Assuming you answered “yes” to being a lover, do you want your beloved to be obedient and submissive to you? No? So why do folks imagine that God wants them to be obedient and submissive? When I hear folks using this as a criteria for loving God, I think, “Wow, you’d make some traditional macho guy a great wife even if you’re a man!” And if you really buy into that notion of love equals obedience and submission, how’s that going to work for an infant?

I am beginning to think that God’s will for us has more to do with our willingness to make decisions and choices in our life without knowing the outcome, but trusting that God will walk with us in any decision we make, right or wrong. God will bless us just for making the decision.

Come on, I am NOT talking about deciding to kill someone. But every day, we have decisions to make, and they are all very difficult. Sometimes we judge that we are being selfish in our decisions when in fact we are being life-giving to ourselves and to other people. It is those tough decisions I am talking about, decisions we know ahead of time will create a disturbance for other folks who are quite complacent with the status quo. Decisions where there is always the possibility that we will find out later that we were “dead” wrong and will have to go back and pick up the pieces. But at this moment, we are making this decision believing with all our heart that it will bring life to ourselves and to others. And ironically, it just might be, if we do not make this decision, we will, in fact, kill the souls of our loved ones because we leave them stagnant, dying, and not growing.

One such decision for me is continuing to stay with my private practice. Family members have urged me for years to give it up because it does not bring in the money they think it should. And in the face of that criticism, I have waffled back and forth for the past five years, probably dis-serving my practice in the process because I was not fully committed.

Recently, I decided to fully commit, to stay the course. Because ultimately, it is my judgement that my private practice brings LIFE, a lot of life, both to myself and to a great many people, as well as to my family. I will never be able to convince them of that. And you know what, the day may come when I stand before God and God says, “Vern, you were wrong about the practice. Should have given it up!” But God will stand beside me all the same because I exercised my God-given free will in the best way I knew how. God desires us to be FREE and to exercise that gift. That’s what love is all about. Allowing and desiring the other person to be free.

There is a wonderful scene in the award winning film, St. Ralph, that describes this very experience of exercising our free will, of making decisions at the risk of being wrong.

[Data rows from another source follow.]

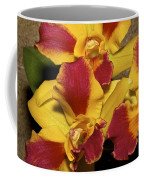 Three Yellow And Red Orchids Coffee Mug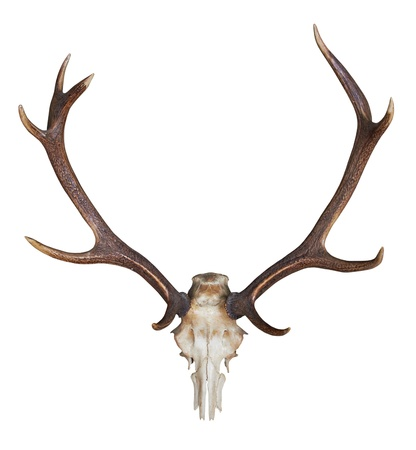 antlers of a huge stag isolated on white background Stock Photo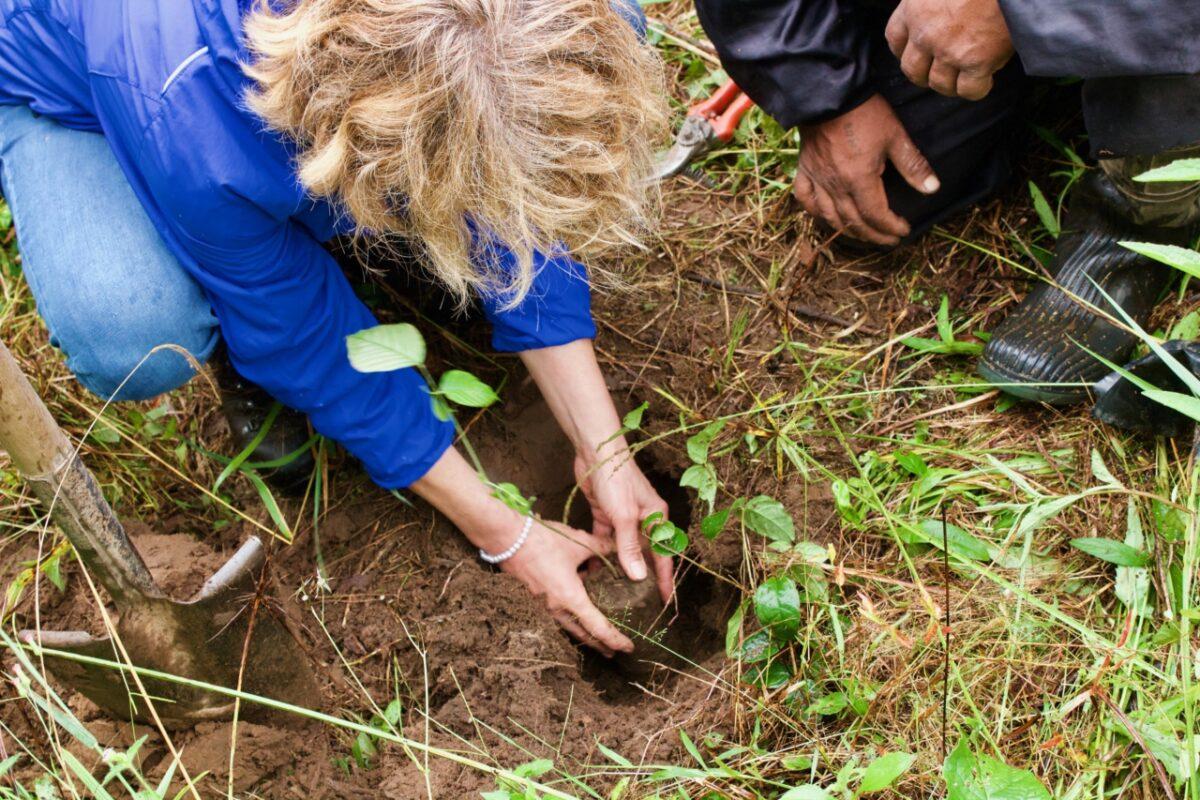 Eerste bomen Plan Boom in de grond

George, one of the main characters in the movie, is telling the principle of the school that he is not going to follow the principle’s order to forbid Ralph to run the Boston Marathon. George says to the principle,

“One day, when my time is up, God is going to ask me, ‘George, did you ever put it on the line? Did you ever not know and still jumped? Did you ever just close your eyes and let go?’ Right now....my answer would be no, no I never did. So I’m closing my eyes.”

So George makes a huge decision which may cost him his job and his career, but he decides to put it all on the line and risk. Yes, watch this film. It is an absolutely wonder-filled movie with lots of important information and inspiration for all of us.

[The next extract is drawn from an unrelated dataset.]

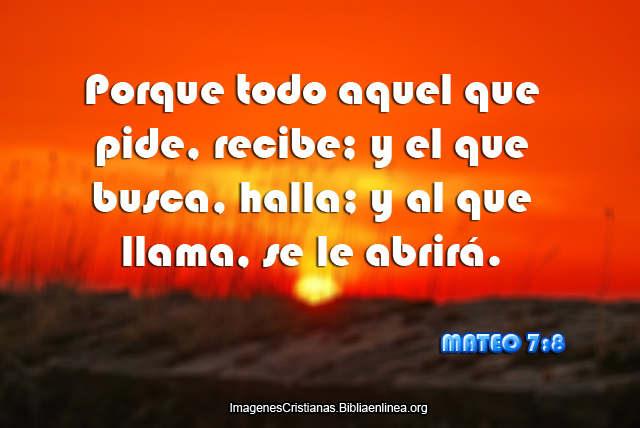 Mateo 7-8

Interestingly enough, this letting go, this taking a risk, is exactly what an infant has to do when the infant attempts to initiate contact with a big person. And we are going to be talking a lot about the way infants attempt to initiate contact with the big people and the results of that.

SO LETS SEE IF WE CAN AT LEAST BEGIN TO DEFINE LOVE
As adults, we struggle to define the experience of love. Some describe it in terms of chemistry and emotions. Some will tell us that love is not a feeling at all, but a decision. Some will tell us there are different kinds of love and have names for each kind, and long lengthy philosophical, theological, and psychological discussions about each kind of love.

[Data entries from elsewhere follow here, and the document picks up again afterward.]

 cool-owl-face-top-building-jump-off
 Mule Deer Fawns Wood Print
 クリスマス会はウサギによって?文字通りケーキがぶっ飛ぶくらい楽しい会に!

I thought, perhaps our best bet here today in grasping an understanding of love, in terms of our “work” in foster care, is to go back to our own beginning, to our first experiences as human beings.

Our current knowledge of the way our brain works provides us with an understanding of not only our first experiences, both in utero and as infants, but how these initial experiences literally shape our adult experience and our adult understanding of reality. Check out the blog http://hubpages.com/hub/HOW-OUR-BRAIN-WORKS

We know, for example, that our amygdala, an important player in our emotional brain, is fully online at seven months in the womb. The amygdala remembers and stores every intense emotional experience in our lifetime. Unfortunately, we have no conscious access to our amydala, so those emotional memories just sit there waiting to be fired off in the present in response to anything that even remotely reminds the amygdala of the original experience.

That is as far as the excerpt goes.